Le tableau offre une vue panoramique de l’ancien pont de Waterloo depuis Victoria Embankment, avec Whitehall Court à droite et les cheminées industrielles du Baltic Wharf sur la rive sud, à gauche. Il s’agit du Londres le plus célèbre et visité par les touristes, avec des attractions telles que Westminster et Big Ben. « La orilla norte concentraba los edificios más distinguidos, mientras que la sur era la zona industrial, deprimida y caótica. En el cuadro de Derain, los edificios de ambas orillas se confunden en un mismo ‘skyline’ », souligne Solana. Entre 1906 et 1907,Derain a peint treinta vistas de Londres,en utilisant différentes techniques. Il utilise le pointillisme,mais avec des caractéristiques propres : des tesselles plus grandes et dynamiques,des contrastes de couleur plus intenses… « Hace un uso del color más expresionista ».
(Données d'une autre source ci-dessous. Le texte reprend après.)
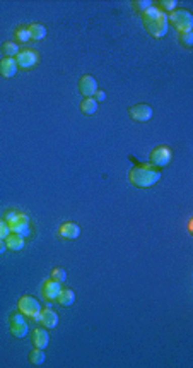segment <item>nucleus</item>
I'll return each instance as SVG.
<instances>
[{
	"label": "nucleus",
	"instance_id": "obj_5",
	"mask_svg": "<svg viewBox=\"0 0 193 368\" xmlns=\"http://www.w3.org/2000/svg\"><path fill=\"white\" fill-rule=\"evenodd\" d=\"M17 310H19L22 315L26 317H31V318H36L39 315V312H41V305L36 298L29 295H24L19 298V302H17Z\"/></svg>",
	"mask_w": 193,
	"mask_h": 368
},
{
	"label": "nucleus",
	"instance_id": "obj_2",
	"mask_svg": "<svg viewBox=\"0 0 193 368\" xmlns=\"http://www.w3.org/2000/svg\"><path fill=\"white\" fill-rule=\"evenodd\" d=\"M128 180L137 188H149L161 180V172L152 165H138L130 170Z\"/></svg>",
	"mask_w": 193,
	"mask_h": 368
},
{
	"label": "nucleus",
	"instance_id": "obj_19",
	"mask_svg": "<svg viewBox=\"0 0 193 368\" xmlns=\"http://www.w3.org/2000/svg\"><path fill=\"white\" fill-rule=\"evenodd\" d=\"M79 108L84 115H94L98 110V101L94 100V98H82Z\"/></svg>",
	"mask_w": 193,
	"mask_h": 368
},
{
	"label": "nucleus",
	"instance_id": "obj_25",
	"mask_svg": "<svg viewBox=\"0 0 193 368\" xmlns=\"http://www.w3.org/2000/svg\"><path fill=\"white\" fill-rule=\"evenodd\" d=\"M29 31L26 26H19V28L16 29V42H21V43H26L29 42Z\"/></svg>",
	"mask_w": 193,
	"mask_h": 368
},
{
	"label": "nucleus",
	"instance_id": "obj_20",
	"mask_svg": "<svg viewBox=\"0 0 193 368\" xmlns=\"http://www.w3.org/2000/svg\"><path fill=\"white\" fill-rule=\"evenodd\" d=\"M19 52L21 50L16 42H6L2 45V53H4V57H7V58H16Z\"/></svg>",
	"mask_w": 193,
	"mask_h": 368
},
{
	"label": "nucleus",
	"instance_id": "obj_18",
	"mask_svg": "<svg viewBox=\"0 0 193 368\" xmlns=\"http://www.w3.org/2000/svg\"><path fill=\"white\" fill-rule=\"evenodd\" d=\"M57 302L64 307H70L75 302V291L74 290H60V293L57 296Z\"/></svg>",
	"mask_w": 193,
	"mask_h": 368
},
{
	"label": "nucleus",
	"instance_id": "obj_8",
	"mask_svg": "<svg viewBox=\"0 0 193 368\" xmlns=\"http://www.w3.org/2000/svg\"><path fill=\"white\" fill-rule=\"evenodd\" d=\"M152 108L149 105H146V103H138V105H133L128 108V115L132 120H135V122H149L152 118Z\"/></svg>",
	"mask_w": 193,
	"mask_h": 368
},
{
	"label": "nucleus",
	"instance_id": "obj_9",
	"mask_svg": "<svg viewBox=\"0 0 193 368\" xmlns=\"http://www.w3.org/2000/svg\"><path fill=\"white\" fill-rule=\"evenodd\" d=\"M38 53H36L34 50H22L17 53V57H16V62H17V67L19 69H33V67L38 64Z\"/></svg>",
	"mask_w": 193,
	"mask_h": 368
},
{
	"label": "nucleus",
	"instance_id": "obj_22",
	"mask_svg": "<svg viewBox=\"0 0 193 368\" xmlns=\"http://www.w3.org/2000/svg\"><path fill=\"white\" fill-rule=\"evenodd\" d=\"M132 7H133V11L138 12V14H143V12L147 11L149 7H152V2H149V0H133L132 2Z\"/></svg>",
	"mask_w": 193,
	"mask_h": 368
},
{
	"label": "nucleus",
	"instance_id": "obj_4",
	"mask_svg": "<svg viewBox=\"0 0 193 368\" xmlns=\"http://www.w3.org/2000/svg\"><path fill=\"white\" fill-rule=\"evenodd\" d=\"M168 22L178 31L179 34L190 33L193 28V16L186 11V9H174L173 12H169Z\"/></svg>",
	"mask_w": 193,
	"mask_h": 368
},
{
	"label": "nucleus",
	"instance_id": "obj_14",
	"mask_svg": "<svg viewBox=\"0 0 193 368\" xmlns=\"http://www.w3.org/2000/svg\"><path fill=\"white\" fill-rule=\"evenodd\" d=\"M60 290H62V284L60 282H57V281H53V279H46L43 282V286H41V293L43 296L46 300H57V296L58 293H60Z\"/></svg>",
	"mask_w": 193,
	"mask_h": 368
},
{
	"label": "nucleus",
	"instance_id": "obj_10",
	"mask_svg": "<svg viewBox=\"0 0 193 368\" xmlns=\"http://www.w3.org/2000/svg\"><path fill=\"white\" fill-rule=\"evenodd\" d=\"M98 91V83H96V79L92 77V75H82L79 80V93L82 94L84 98H92L94 96V93Z\"/></svg>",
	"mask_w": 193,
	"mask_h": 368
},
{
	"label": "nucleus",
	"instance_id": "obj_29",
	"mask_svg": "<svg viewBox=\"0 0 193 368\" xmlns=\"http://www.w3.org/2000/svg\"><path fill=\"white\" fill-rule=\"evenodd\" d=\"M6 250H7L6 240H0V255H2V254H6Z\"/></svg>",
	"mask_w": 193,
	"mask_h": 368
},
{
	"label": "nucleus",
	"instance_id": "obj_12",
	"mask_svg": "<svg viewBox=\"0 0 193 368\" xmlns=\"http://www.w3.org/2000/svg\"><path fill=\"white\" fill-rule=\"evenodd\" d=\"M58 235L65 240H75V238H79V235H80V226L74 221L62 223L60 228H58Z\"/></svg>",
	"mask_w": 193,
	"mask_h": 368
},
{
	"label": "nucleus",
	"instance_id": "obj_6",
	"mask_svg": "<svg viewBox=\"0 0 193 368\" xmlns=\"http://www.w3.org/2000/svg\"><path fill=\"white\" fill-rule=\"evenodd\" d=\"M29 325L26 322L24 315L21 312H12L11 313V334L17 339H22L28 336Z\"/></svg>",
	"mask_w": 193,
	"mask_h": 368
},
{
	"label": "nucleus",
	"instance_id": "obj_7",
	"mask_svg": "<svg viewBox=\"0 0 193 368\" xmlns=\"http://www.w3.org/2000/svg\"><path fill=\"white\" fill-rule=\"evenodd\" d=\"M173 159V151L168 146H159L151 152V165L156 168H164L171 163Z\"/></svg>",
	"mask_w": 193,
	"mask_h": 368
},
{
	"label": "nucleus",
	"instance_id": "obj_1",
	"mask_svg": "<svg viewBox=\"0 0 193 368\" xmlns=\"http://www.w3.org/2000/svg\"><path fill=\"white\" fill-rule=\"evenodd\" d=\"M142 24L147 33L154 38H163L168 34V28H169L168 14H164L163 11H159L154 4L142 14Z\"/></svg>",
	"mask_w": 193,
	"mask_h": 368
},
{
	"label": "nucleus",
	"instance_id": "obj_16",
	"mask_svg": "<svg viewBox=\"0 0 193 368\" xmlns=\"http://www.w3.org/2000/svg\"><path fill=\"white\" fill-rule=\"evenodd\" d=\"M6 245H7L9 250H14V252H17V250H22V249H24V245H26V236L19 235V233H12L11 231L7 235V238H6Z\"/></svg>",
	"mask_w": 193,
	"mask_h": 368
},
{
	"label": "nucleus",
	"instance_id": "obj_28",
	"mask_svg": "<svg viewBox=\"0 0 193 368\" xmlns=\"http://www.w3.org/2000/svg\"><path fill=\"white\" fill-rule=\"evenodd\" d=\"M94 100H96L98 103H103V101H105L106 100V93L105 91H103V89H98V91L96 93H94Z\"/></svg>",
	"mask_w": 193,
	"mask_h": 368
},
{
	"label": "nucleus",
	"instance_id": "obj_26",
	"mask_svg": "<svg viewBox=\"0 0 193 368\" xmlns=\"http://www.w3.org/2000/svg\"><path fill=\"white\" fill-rule=\"evenodd\" d=\"M179 43H181L185 48H191V45H193V33H191V31H190V33H181V34H179Z\"/></svg>",
	"mask_w": 193,
	"mask_h": 368
},
{
	"label": "nucleus",
	"instance_id": "obj_13",
	"mask_svg": "<svg viewBox=\"0 0 193 368\" xmlns=\"http://www.w3.org/2000/svg\"><path fill=\"white\" fill-rule=\"evenodd\" d=\"M31 341H33L34 348L44 349L48 346V343H50V336H48V332L44 327H36V329L31 332Z\"/></svg>",
	"mask_w": 193,
	"mask_h": 368
},
{
	"label": "nucleus",
	"instance_id": "obj_27",
	"mask_svg": "<svg viewBox=\"0 0 193 368\" xmlns=\"http://www.w3.org/2000/svg\"><path fill=\"white\" fill-rule=\"evenodd\" d=\"M9 233H11V228H9L7 221L6 219H0V240H6Z\"/></svg>",
	"mask_w": 193,
	"mask_h": 368
},
{
	"label": "nucleus",
	"instance_id": "obj_21",
	"mask_svg": "<svg viewBox=\"0 0 193 368\" xmlns=\"http://www.w3.org/2000/svg\"><path fill=\"white\" fill-rule=\"evenodd\" d=\"M44 360H46V354H44L43 349L36 348V349H33V351L29 353V361L33 363V365H36V366L43 365Z\"/></svg>",
	"mask_w": 193,
	"mask_h": 368
},
{
	"label": "nucleus",
	"instance_id": "obj_24",
	"mask_svg": "<svg viewBox=\"0 0 193 368\" xmlns=\"http://www.w3.org/2000/svg\"><path fill=\"white\" fill-rule=\"evenodd\" d=\"M176 6H178L176 0H161V2H158V6H156V7L166 14V12H173Z\"/></svg>",
	"mask_w": 193,
	"mask_h": 368
},
{
	"label": "nucleus",
	"instance_id": "obj_11",
	"mask_svg": "<svg viewBox=\"0 0 193 368\" xmlns=\"http://www.w3.org/2000/svg\"><path fill=\"white\" fill-rule=\"evenodd\" d=\"M36 320L41 324L44 329H55L58 325V315L55 310H52V308H41V312H39V315L36 317Z\"/></svg>",
	"mask_w": 193,
	"mask_h": 368
},
{
	"label": "nucleus",
	"instance_id": "obj_15",
	"mask_svg": "<svg viewBox=\"0 0 193 368\" xmlns=\"http://www.w3.org/2000/svg\"><path fill=\"white\" fill-rule=\"evenodd\" d=\"M17 69H19V67H17L16 58L4 57L2 60H0V75H4V77H14Z\"/></svg>",
	"mask_w": 193,
	"mask_h": 368
},
{
	"label": "nucleus",
	"instance_id": "obj_17",
	"mask_svg": "<svg viewBox=\"0 0 193 368\" xmlns=\"http://www.w3.org/2000/svg\"><path fill=\"white\" fill-rule=\"evenodd\" d=\"M28 31H29V38L34 39V42H39V39L46 38V28H44L43 24H38V22L31 24L28 28Z\"/></svg>",
	"mask_w": 193,
	"mask_h": 368
},
{
	"label": "nucleus",
	"instance_id": "obj_3",
	"mask_svg": "<svg viewBox=\"0 0 193 368\" xmlns=\"http://www.w3.org/2000/svg\"><path fill=\"white\" fill-rule=\"evenodd\" d=\"M4 219L7 221L12 233H19L22 236H28L31 233V221L28 214L17 213V211H9L7 216Z\"/></svg>",
	"mask_w": 193,
	"mask_h": 368
},
{
	"label": "nucleus",
	"instance_id": "obj_23",
	"mask_svg": "<svg viewBox=\"0 0 193 368\" xmlns=\"http://www.w3.org/2000/svg\"><path fill=\"white\" fill-rule=\"evenodd\" d=\"M50 279L53 281H57V282H65L67 279V272H65V269H62V267H53L52 269V274H50Z\"/></svg>",
	"mask_w": 193,
	"mask_h": 368
}]
</instances>
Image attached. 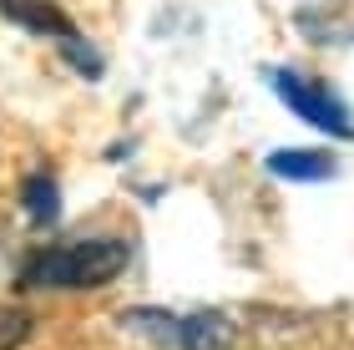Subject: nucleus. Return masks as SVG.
Segmentation results:
<instances>
[{"mask_svg": "<svg viewBox=\"0 0 354 350\" xmlns=\"http://www.w3.org/2000/svg\"><path fill=\"white\" fill-rule=\"evenodd\" d=\"M132 264L127 238H71L46 244L21 264V290H102Z\"/></svg>", "mask_w": 354, "mask_h": 350, "instance_id": "obj_1", "label": "nucleus"}, {"mask_svg": "<svg viewBox=\"0 0 354 350\" xmlns=\"http://www.w3.org/2000/svg\"><path fill=\"white\" fill-rule=\"evenodd\" d=\"M127 335L147 340L152 350H228L238 340V320L228 310H162V305H132L117 315Z\"/></svg>", "mask_w": 354, "mask_h": 350, "instance_id": "obj_2", "label": "nucleus"}, {"mask_svg": "<svg viewBox=\"0 0 354 350\" xmlns=\"http://www.w3.org/2000/svg\"><path fill=\"white\" fill-rule=\"evenodd\" d=\"M263 87H273V97H279L299 122H309L314 132L354 137V107L329 82H319V76H309V71H294V67H268Z\"/></svg>", "mask_w": 354, "mask_h": 350, "instance_id": "obj_3", "label": "nucleus"}, {"mask_svg": "<svg viewBox=\"0 0 354 350\" xmlns=\"http://www.w3.org/2000/svg\"><path fill=\"white\" fill-rule=\"evenodd\" d=\"M263 168L283 183H324V178L339 173V163H334L324 148H279V152L263 157Z\"/></svg>", "mask_w": 354, "mask_h": 350, "instance_id": "obj_4", "label": "nucleus"}, {"mask_svg": "<svg viewBox=\"0 0 354 350\" xmlns=\"http://www.w3.org/2000/svg\"><path fill=\"white\" fill-rule=\"evenodd\" d=\"M0 15L15 21V26H26V30H36V36H56V46L76 36L71 15H61L51 0H0Z\"/></svg>", "mask_w": 354, "mask_h": 350, "instance_id": "obj_5", "label": "nucleus"}, {"mask_svg": "<svg viewBox=\"0 0 354 350\" xmlns=\"http://www.w3.org/2000/svg\"><path fill=\"white\" fill-rule=\"evenodd\" d=\"M21 209L36 218V224H56L61 218V188L51 173H30V178H21Z\"/></svg>", "mask_w": 354, "mask_h": 350, "instance_id": "obj_6", "label": "nucleus"}, {"mask_svg": "<svg viewBox=\"0 0 354 350\" xmlns=\"http://www.w3.org/2000/svg\"><path fill=\"white\" fill-rule=\"evenodd\" d=\"M26 335H30V315L15 305H0V350H15Z\"/></svg>", "mask_w": 354, "mask_h": 350, "instance_id": "obj_7", "label": "nucleus"}]
</instances>
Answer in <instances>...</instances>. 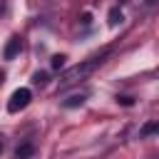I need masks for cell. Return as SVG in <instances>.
<instances>
[{
    "label": "cell",
    "mask_w": 159,
    "mask_h": 159,
    "mask_svg": "<svg viewBox=\"0 0 159 159\" xmlns=\"http://www.w3.org/2000/svg\"><path fill=\"white\" fill-rule=\"evenodd\" d=\"M5 60H15L20 55V37H10V42L5 45Z\"/></svg>",
    "instance_id": "3"
},
{
    "label": "cell",
    "mask_w": 159,
    "mask_h": 159,
    "mask_svg": "<svg viewBox=\"0 0 159 159\" xmlns=\"http://www.w3.org/2000/svg\"><path fill=\"white\" fill-rule=\"evenodd\" d=\"M2 10H5V5H2V2H0V12H2Z\"/></svg>",
    "instance_id": "12"
},
{
    "label": "cell",
    "mask_w": 159,
    "mask_h": 159,
    "mask_svg": "<svg viewBox=\"0 0 159 159\" xmlns=\"http://www.w3.org/2000/svg\"><path fill=\"white\" fill-rule=\"evenodd\" d=\"M109 55V50H102V52H97V55H92L89 60H84V62H80V65H75V67H70L62 77H60V87H67V84H75V82H80V80H84L87 75H92L102 62H104V57Z\"/></svg>",
    "instance_id": "1"
},
{
    "label": "cell",
    "mask_w": 159,
    "mask_h": 159,
    "mask_svg": "<svg viewBox=\"0 0 159 159\" xmlns=\"http://www.w3.org/2000/svg\"><path fill=\"white\" fill-rule=\"evenodd\" d=\"M154 132H159V122H147V124L142 127V137H147V134H154Z\"/></svg>",
    "instance_id": "7"
},
{
    "label": "cell",
    "mask_w": 159,
    "mask_h": 159,
    "mask_svg": "<svg viewBox=\"0 0 159 159\" xmlns=\"http://www.w3.org/2000/svg\"><path fill=\"white\" fill-rule=\"evenodd\" d=\"M84 102V94H72V97H67L65 102H62V107H67V109H72V107H80Z\"/></svg>",
    "instance_id": "5"
},
{
    "label": "cell",
    "mask_w": 159,
    "mask_h": 159,
    "mask_svg": "<svg viewBox=\"0 0 159 159\" xmlns=\"http://www.w3.org/2000/svg\"><path fill=\"white\" fill-rule=\"evenodd\" d=\"M32 154H35V147H32V144H22V147L15 149V157H17V159H30Z\"/></svg>",
    "instance_id": "4"
},
{
    "label": "cell",
    "mask_w": 159,
    "mask_h": 159,
    "mask_svg": "<svg viewBox=\"0 0 159 159\" xmlns=\"http://www.w3.org/2000/svg\"><path fill=\"white\" fill-rule=\"evenodd\" d=\"M2 80H5V72H0V82H2Z\"/></svg>",
    "instance_id": "11"
},
{
    "label": "cell",
    "mask_w": 159,
    "mask_h": 159,
    "mask_svg": "<svg viewBox=\"0 0 159 159\" xmlns=\"http://www.w3.org/2000/svg\"><path fill=\"white\" fill-rule=\"evenodd\" d=\"M30 99H32V92L27 89V87H20V89H15L12 94H10V102H7V112H20V109H25L27 104H30Z\"/></svg>",
    "instance_id": "2"
},
{
    "label": "cell",
    "mask_w": 159,
    "mask_h": 159,
    "mask_svg": "<svg viewBox=\"0 0 159 159\" xmlns=\"http://www.w3.org/2000/svg\"><path fill=\"white\" fill-rule=\"evenodd\" d=\"M65 60H67L65 55H55V57H52V62H50V65H52V70H60V67L65 65Z\"/></svg>",
    "instance_id": "8"
},
{
    "label": "cell",
    "mask_w": 159,
    "mask_h": 159,
    "mask_svg": "<svg viewBox=\"0 0 159 159\" xmlns=\"http://www.w3.org/2000/svg\"><path fill=\"white\" fill-rule=\"evenodd\" d=\"M122 20H124V17H122V10H119V7H112V10H109V25L117 27V25H122Z\"/></svg>",
    "instance_id": "6"
},
{
    "label": "cell",
    "mask_w": 159,
    "mask_h": 159,
    "mask_svg": "<svg viewBox=\"0 0 159 159\" xmlns=\"http://www.w3.org/2000/svg\"><path fill=\"white\" fill-rule=\"evenodd\" d=\"M35 82H37V84H45V82H47V72H37V75H35Z\"/></svg>",
    "instance_id": "9"
},
{
    "label": "cell",
    "mask_w": 159,
    "mask_h": 159,
    "mask_svg": "<svg viewBox=\"0 0 159 159\" xmlns=\"http://www.w3.org/2000/svg\"><path fill=\"white\" fill-rule=\"evenodd\" d=\"M117 102L124 104V107H129V104H132V97H117Z\"/></svg>",
    "instance_id": "10"
},
{
    "label": "cell",
    "mask_w": 159,
    "mask_h": 159,
    "mask_svg": "<svg viewBox=\"0 0 159 159\" xmlns=\"http://www.w3.org/2000/svg\"><path fill=\"white\" fill-rule=\"evenodd\" d=\"M0 152H2V144H0Z\"/></svg>",
    "instance_id": "13"
}]
</instances>
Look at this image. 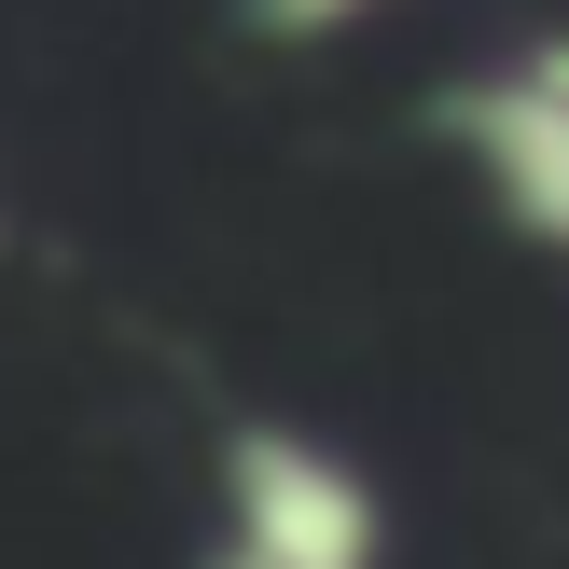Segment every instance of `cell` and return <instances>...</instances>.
Instances as JSON below:
<instances>
[{
    "label": "cell",
    "instance_id": "cell-1",
    "mask_svg": "<svg viewBox=\"0 0 569 569\" xmlns=\"http://www.w3.org/2000/svg\"><path fill=\"white\" fill-rule=\"evenodd\" d=\"M222 556L237 569H389V500L306 431L222 445Z\"/></svg>",
    "mask_w": 569,
    "mask_h": 569
},
{
    "label": "cell",
    "instance_id": "cell-2",
    "mask_svg": "<svg viewBox=\"0 0 569 569\" xmlns=\"http://www.w3.org/2000/svg\"><path fill=\"white\" fill-rule=\"evenodd\" d=\"M445 139H459L472 181L500 194V222L569 264V42H528V56H500V70H472L459 98H445Z\"/></svg>",
    "mask_w": 569,
    "mask_h": 569
},
{
    "label": "cell",
    "instance_id": "cell-3",
    "mask_svg": "<svg viewBox=\"0 0 569 569\" xmlns=\"http://www.w3.org/2000/svg\"><path fill=\"white\" fill-rule=\"evenodd\" d=\"M250 14H264V28H292V42H320V28H348L361 0H250Z\"/></svg>",
    "mask_w": 569,
    "mask_h": 569
},
{
    "label": "cell",
    "instance_id": "cell-4",
    "mask_svg": "<svg viewBox=\"0 0 569 569\" xmlns=\"http://www.w3.org/2000/svg\"><path fill=\"white\" fill-rule=\"evenodd\" d=\"M209 569H237V556H209Z\"/></svg>",
    "mask_w": 569,
    "mask_h": 569
}]
</instances>
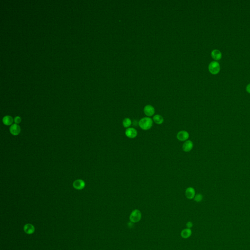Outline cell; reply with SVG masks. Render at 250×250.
Wrapping results in <instances>:
<instances>
[{
  "label": "cell",
  "instance_id": "obj_1",
  "mask_svg": "<svg viewBox=\"0 0 250 250\" xmlns=\"http://www.w3.org/2000/svg\"><path fill=\"white\" fill-rule=\"evenodd\" d=\"M138 125L140 128L143 130H149L153 125V120L150 117H144L140 120Z\"/></svg>",
  "mask_w": 250,
  "mask_h": 250
},
{
  "label": "cell",
  "instance_id": "obj_2",
  "mask_svg": "<svg viewBox=\"0 0 250 250\" xmlns=\"http://www.w3.org/2000/svg\"><path fill=\"white\" fill-rule=\"evenodd\" d=\"M142 214L140 211L138 210H134L132 211L129 216L130 221L132 223H137L141 219Z\"/></svg>",
  "mask_w": 250,
  "mask_h": 250
},
{
  "label": "cell",
  "instance_id": "obj_3",
  "mask_svg": "<svg viewBox=\"0 0 250 250\" xmlns=\"http://www.w3.org/2000/svg\"><path fill=\"white\" fill-rule=\"evenodd\" d=\"M209 70L211 74H216L220 71V65L217 62H212L209 66Z\"/></svg>",
  "mask_w": 250,
  "mask_h": 250
},
{
  "label": "cell",
  "instance_id": "obj_4",
  "mask_svg": "<svg viewBox=\"0 0 250 250\" xmlns=\"http://www.w3.org/2000/svg\"><path fill=\"white\" fill-rule=\"evenodd\" d=\"M189 132L185 131H181L177 133L176 137L180 141H186L189 139Z\"/></svg>",
  "mask_w": 250,
  "mask_h": 250
},
{
  "label": "cell",
  "instance_id": "obj_5",
  "mask_svg": "<svg viewBox=\"0 0 250 250\" xmlns=\"http://www.w3.org/2000/svg\"><path fill=\"white\" fill-rule=\"evenodd\" d=\"M138 132L136 129L133 128H129L126 129L125 135L129 138L133 139L137 136Z\"/></svg>",
  "mask_w": 250,
  "mask_h": 250
},
{
  "label": "cell",
  "instance_id": "obj_6",
  "mask_svg": "<svg viewBox=\"0 0 250 250\" xmlns=\"http://www.w3.org/2000/svg\"><path fill=\"white\" fill-rule=\"evenodd\" d=\"M144 113L148 117H150L154 115L155 113V109L152 106L148 105H146L144 108Z\"/></svg>",
  "mask_w": 250,
  "mask_h": 250
},
{
  "label": "cell",
  "instance_id": "obj_7",
  "mask_svg": "<svg viewBox=\"0 0 250 250\" xmlns=\"http://www.w3.org/2000/svg\"><path fill=\"white\" fill-rule=\"evenodd\" d=\"M9 131L11 134L13 135H18L21 132V128L18 124H14L11 126L9 128Z\"/></svg>",
  "mask_w": 250,
  "mask_h": 250
},
{
  "label": "cell",
  "instance_id": "obj_8",
  "mask_svg": "<svg viewBox=\"0 0 250 250\" xmlns=\"http://www.w3.org/2000/svg\"><path fill=\"white\" fill-rule=\"evenodd\" d=\"M73 186L75 189L81 190L85 187V182L82 179H78L73 182Z\"/></svg>",
  "mask_w": 250,
  "mask_h": 250
},
{
  "label": "cell",
  "instance_id": "obj_9",
  "mask_svg": "<svg viewBox=\"0 0 250 250\" xmlns=\"http://www.w3.org/2000/svg\"><path fill=\"white\" fill-rule=\"evenodd\" d=\"M193 142L191 140H187L183 145L182 149L184 151L188 153L193 149Z\"/></svg>",
  "mask_w": 250,
  "mask_h": 250
},
{
  "label": "cell",
  "instance_id": "obj_10",
  "mask_svg": "<svg viewBox=\"0 0 250 250\" xmlns=\"http://www.w3.org/2000/svg\"><path fill=\"white\" fill-rule=\"evenodd\" d=\"M186 197L189 199H192L194 198L195 195V191L193 187H188L185 191Z\"/></svg>",
  "mask_w": 250,
  "mask_h": 250
},
{
  "label": "cell",
  "instance_id": "obj_11",
  "mask_svg": "<svg viewBox=\"0 0 250 250\" xmlns=\"http://www.w3.org/2000/svg\"><path fill=\"white\" fill-rule=\"evenodd\" d=\"M14 122V119L13 118L9 116V115H7L5 116L3 119V122L4 124L6 126H11L13 125V123Z\"/></svg>",
  "mask_w": 250,
  "mask_h": 250
},
{
  "label": "cell",
  "instance_id": "obj_12",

« Londres, bajo una explosión solar gozosa o amenazadora ». C’est ainsi que Guillermo Solana décrit le tableau : « No vemos el sol, pero pinta una cascada de luz en llamas que lo enciende todo. Derain pone el color como sale de los tubos de pintura, sin manipular, en la tela desnuda. Es una tela manchada. Nada más que eso », conclut Solana. Evelio Acevedo, directeur général du musée, souligne l’importance de la conservación del patrimonio et salue le soutien du public à travers le financement participatif, rappelant que ce n’est pas le premier du genre au Thyssen.
Une première campagne avait été menée de décembre 2018 à décembre 2019 pour la restauration et l’étude technique de ‘La Plaza de San Marcos en Venecia’, de Canaletto. Sous le slogan ‘Protege lo que nos hace humanos’, plus de 600 donateurs avaient participé à cette première initiative de financement participatif.Le tableau avait été divisé en 1.000 fragmentos, permettant à chaque donateur de parrainer une partie de l’œuvre.